_What you are asked to do_
Report only the number of lines below in which the string "English" appears.
□ □ □ □
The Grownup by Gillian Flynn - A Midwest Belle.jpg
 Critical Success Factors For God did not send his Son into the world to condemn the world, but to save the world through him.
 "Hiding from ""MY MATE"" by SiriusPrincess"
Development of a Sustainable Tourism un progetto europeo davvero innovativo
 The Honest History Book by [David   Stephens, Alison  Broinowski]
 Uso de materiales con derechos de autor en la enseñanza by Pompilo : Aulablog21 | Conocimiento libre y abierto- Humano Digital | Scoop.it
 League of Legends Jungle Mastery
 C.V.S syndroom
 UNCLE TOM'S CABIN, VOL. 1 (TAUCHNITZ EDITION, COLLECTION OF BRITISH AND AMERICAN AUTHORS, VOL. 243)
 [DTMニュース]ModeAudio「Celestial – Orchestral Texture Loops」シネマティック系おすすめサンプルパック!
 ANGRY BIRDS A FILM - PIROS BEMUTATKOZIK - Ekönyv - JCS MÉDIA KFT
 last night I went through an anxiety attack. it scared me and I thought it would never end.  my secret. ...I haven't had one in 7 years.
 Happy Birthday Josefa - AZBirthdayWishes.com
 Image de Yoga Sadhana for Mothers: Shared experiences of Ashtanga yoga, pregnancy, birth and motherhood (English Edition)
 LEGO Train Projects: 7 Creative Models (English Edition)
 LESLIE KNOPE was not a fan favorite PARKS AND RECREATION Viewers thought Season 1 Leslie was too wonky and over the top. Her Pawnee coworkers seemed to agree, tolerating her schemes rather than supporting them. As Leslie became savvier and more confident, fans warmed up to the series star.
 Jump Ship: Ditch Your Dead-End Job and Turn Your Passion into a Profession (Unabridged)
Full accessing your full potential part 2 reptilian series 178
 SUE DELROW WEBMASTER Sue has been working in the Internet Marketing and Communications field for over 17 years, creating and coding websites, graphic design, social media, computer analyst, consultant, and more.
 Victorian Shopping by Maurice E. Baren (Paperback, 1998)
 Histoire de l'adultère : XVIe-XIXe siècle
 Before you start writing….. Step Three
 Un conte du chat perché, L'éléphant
□ □ □ □
_Expected answer_
2